Waymo has arrived in Tokyo.

The Alphabet-owned robotaxi company announced on Wednesday that its Jaguar I-PACE vehicles will begin mapping out seven central wards of Tokyo — Minato, Shinjuku, Shibuya, Chiyoda, Chūō, Shinagawa — which represent some of the city’s major commercial hubs.

The cars, however, won’t be driverless yet.

Nihon Kotsu and GO, two of Japan’s largest taxi platforms, will manage the fleet and manually drive the vehicles. This will help the Waymo cars gather data and learn the country’s unique driving patterns, such as left-hand traffic.

“Initially, the Nihon Kotsu drivers will manually drive the car, just like you or I would with our hands on the wheel and no autonomous driving enabled,” Sandy Karp, a spokesperson for Waymo, told Business Insider in an email. “Waymo will use the information from these driving missions to begin adapting and validating its autonomous driving technology for operation in Japan.”

Waymo will begin the mapping process with 25 vehicles, Karp said.

The spokesperson sent BI a photo of one of the vehicles backing out of a shipment container at an undisclosed port in Japan earlier in March. In the photo, a Nihon Kotsu crew member watches the Waymo as it pulls out of the container.

Karp said the vehicles have since been moved to a depot and are “getting upfitted with some adjustments” to comply with local laws and regulations, including new vehicle signage and an additional blindspot mirror attachment.

Yasuharu Wakabayashi, president of Nihon Kotsu, said in a statement that the company’s drivers have trained in the US and are “well-prepared to begin introducing Waymo’s vehicles to Tokyo.”

“We anticipate that autonomous robotaxis will help address driver shortages in the future,” he said. “We view this initiative as the first step toward building an ideal ecosystem that unites people and advanced technology.”

Waymo’s approach to a fully autonomous driver system includes mapping out a specific area with its vehicles before it can launch to the public without human supervision.

This differs from other autonomous vehicle-focused companies like Wayve or Tesla, which rely more heavily on end-to-end learning models for its self-driving software. This essentially allows the car to learn to drive in its environment on the go without the need to map out an area beforehand.

Proponents of this approach argue that end-to-end learning allows for a more efficient ability to scale. Waymo’s director of product management, Vishay Nihalani, told BI at a recent autonomous vehicle conference in Los Angeles that as Waymo’s driver continues to learn, the robotaxi will require less time to map out any given city.

Waymo has also sought partnerships with third parties, including rideshare platforms, to help manage its fleets in some cities.

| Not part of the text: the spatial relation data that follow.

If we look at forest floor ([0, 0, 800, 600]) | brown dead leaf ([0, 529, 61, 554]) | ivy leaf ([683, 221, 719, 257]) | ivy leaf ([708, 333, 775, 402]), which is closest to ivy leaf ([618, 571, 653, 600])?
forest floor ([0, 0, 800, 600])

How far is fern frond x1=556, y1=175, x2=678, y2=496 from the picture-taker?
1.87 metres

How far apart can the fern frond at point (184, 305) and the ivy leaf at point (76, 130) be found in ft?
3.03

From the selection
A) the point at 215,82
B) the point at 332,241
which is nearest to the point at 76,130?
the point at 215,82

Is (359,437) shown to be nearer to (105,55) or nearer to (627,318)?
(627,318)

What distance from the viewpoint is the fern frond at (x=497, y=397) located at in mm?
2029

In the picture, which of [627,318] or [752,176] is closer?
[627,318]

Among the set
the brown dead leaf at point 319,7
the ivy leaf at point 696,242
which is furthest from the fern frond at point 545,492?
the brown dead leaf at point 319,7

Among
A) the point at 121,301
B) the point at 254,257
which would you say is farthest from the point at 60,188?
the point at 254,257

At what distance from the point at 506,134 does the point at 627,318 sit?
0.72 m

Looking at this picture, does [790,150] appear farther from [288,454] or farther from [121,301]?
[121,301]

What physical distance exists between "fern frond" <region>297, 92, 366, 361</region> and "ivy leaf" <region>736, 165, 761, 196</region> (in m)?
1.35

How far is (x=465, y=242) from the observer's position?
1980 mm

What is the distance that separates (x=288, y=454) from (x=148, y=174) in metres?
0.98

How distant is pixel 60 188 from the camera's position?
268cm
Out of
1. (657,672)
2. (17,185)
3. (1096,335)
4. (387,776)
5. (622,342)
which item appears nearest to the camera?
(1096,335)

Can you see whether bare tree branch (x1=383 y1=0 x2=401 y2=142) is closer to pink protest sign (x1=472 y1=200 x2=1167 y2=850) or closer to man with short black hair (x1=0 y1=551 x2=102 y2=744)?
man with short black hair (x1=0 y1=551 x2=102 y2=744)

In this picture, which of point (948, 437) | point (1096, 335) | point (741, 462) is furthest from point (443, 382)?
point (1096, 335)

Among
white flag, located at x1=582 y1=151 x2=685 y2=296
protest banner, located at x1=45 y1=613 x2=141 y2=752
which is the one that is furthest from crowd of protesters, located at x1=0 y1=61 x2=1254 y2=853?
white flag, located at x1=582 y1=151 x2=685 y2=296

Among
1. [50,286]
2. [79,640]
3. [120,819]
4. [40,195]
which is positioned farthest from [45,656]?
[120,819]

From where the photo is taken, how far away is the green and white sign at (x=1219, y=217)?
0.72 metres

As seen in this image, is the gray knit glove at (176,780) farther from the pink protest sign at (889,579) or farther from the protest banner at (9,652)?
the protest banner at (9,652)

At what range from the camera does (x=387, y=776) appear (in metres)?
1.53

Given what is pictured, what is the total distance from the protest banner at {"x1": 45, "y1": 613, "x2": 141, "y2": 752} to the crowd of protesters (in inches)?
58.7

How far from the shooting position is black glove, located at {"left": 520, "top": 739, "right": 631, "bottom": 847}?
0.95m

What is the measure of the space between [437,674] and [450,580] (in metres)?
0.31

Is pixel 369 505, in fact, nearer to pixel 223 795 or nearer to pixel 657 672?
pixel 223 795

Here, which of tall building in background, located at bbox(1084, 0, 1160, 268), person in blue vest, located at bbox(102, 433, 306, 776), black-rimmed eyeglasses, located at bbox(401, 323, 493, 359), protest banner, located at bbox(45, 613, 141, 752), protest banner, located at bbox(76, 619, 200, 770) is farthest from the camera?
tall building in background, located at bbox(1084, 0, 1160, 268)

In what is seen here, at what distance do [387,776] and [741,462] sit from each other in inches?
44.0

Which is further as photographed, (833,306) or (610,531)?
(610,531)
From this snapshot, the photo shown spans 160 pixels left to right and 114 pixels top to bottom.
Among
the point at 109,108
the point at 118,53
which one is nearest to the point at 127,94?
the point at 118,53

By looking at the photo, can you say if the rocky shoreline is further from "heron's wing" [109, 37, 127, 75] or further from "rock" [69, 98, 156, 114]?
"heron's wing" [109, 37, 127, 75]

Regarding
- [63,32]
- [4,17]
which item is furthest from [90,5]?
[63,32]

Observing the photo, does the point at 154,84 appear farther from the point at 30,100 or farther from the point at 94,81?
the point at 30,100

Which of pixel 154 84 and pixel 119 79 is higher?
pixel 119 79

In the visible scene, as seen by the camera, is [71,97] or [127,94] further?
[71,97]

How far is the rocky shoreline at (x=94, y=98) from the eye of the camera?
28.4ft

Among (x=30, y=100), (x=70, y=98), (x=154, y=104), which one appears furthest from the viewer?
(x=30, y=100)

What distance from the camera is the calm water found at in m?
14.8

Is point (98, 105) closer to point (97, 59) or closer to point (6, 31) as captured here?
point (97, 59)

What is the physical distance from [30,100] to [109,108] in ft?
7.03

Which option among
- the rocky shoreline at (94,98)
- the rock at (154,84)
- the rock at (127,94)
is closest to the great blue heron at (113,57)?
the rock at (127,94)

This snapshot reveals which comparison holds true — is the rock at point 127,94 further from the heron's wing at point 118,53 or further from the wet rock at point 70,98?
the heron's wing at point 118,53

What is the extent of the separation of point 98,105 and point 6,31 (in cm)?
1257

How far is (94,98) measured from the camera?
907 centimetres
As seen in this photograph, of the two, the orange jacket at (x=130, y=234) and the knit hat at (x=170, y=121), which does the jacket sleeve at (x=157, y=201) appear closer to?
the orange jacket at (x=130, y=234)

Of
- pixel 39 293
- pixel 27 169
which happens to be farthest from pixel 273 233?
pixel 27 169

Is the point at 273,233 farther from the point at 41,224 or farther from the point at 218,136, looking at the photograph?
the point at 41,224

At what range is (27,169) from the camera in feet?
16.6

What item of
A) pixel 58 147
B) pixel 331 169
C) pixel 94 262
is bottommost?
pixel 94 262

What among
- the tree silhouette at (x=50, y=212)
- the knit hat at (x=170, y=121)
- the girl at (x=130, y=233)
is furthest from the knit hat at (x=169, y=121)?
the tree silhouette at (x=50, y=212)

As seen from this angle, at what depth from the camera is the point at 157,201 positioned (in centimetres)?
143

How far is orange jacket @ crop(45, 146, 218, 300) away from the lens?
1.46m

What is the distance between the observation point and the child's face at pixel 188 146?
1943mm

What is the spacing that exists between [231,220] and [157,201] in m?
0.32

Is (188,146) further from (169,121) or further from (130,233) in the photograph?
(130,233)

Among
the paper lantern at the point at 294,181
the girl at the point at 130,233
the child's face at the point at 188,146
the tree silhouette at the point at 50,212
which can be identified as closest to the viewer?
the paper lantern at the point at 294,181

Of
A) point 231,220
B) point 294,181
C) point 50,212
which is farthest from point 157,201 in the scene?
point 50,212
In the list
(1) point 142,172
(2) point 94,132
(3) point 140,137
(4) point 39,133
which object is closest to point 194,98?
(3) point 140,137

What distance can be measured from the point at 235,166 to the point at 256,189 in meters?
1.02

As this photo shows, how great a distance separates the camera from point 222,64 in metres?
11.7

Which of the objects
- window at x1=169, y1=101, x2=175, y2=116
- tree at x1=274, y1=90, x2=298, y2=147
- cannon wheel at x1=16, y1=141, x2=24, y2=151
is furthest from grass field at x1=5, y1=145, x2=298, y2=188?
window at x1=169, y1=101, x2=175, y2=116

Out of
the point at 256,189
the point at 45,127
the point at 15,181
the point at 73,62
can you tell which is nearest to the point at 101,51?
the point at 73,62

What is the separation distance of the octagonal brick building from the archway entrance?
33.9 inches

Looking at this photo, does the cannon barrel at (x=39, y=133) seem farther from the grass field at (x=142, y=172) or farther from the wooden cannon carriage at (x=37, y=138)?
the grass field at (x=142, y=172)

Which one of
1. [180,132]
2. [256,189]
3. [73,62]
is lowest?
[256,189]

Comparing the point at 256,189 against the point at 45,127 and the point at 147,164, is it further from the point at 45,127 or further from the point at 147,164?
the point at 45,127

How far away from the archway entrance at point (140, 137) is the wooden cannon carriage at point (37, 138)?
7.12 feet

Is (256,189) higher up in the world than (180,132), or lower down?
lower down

In Austin and Atlanta, for example, Uber manages Waymos’s fleet, which includes vehicle maintenance and depot operations. In San Francisco, Waymo maintains the vehicles on its own.

According to the company, Waymo now provides more than 200,000 paid passenger weekly trips.

The service now operates in San Francisco, Phoenix, Los Angeles, Austin, Atlanta, and Silicon Valley geofenced areas.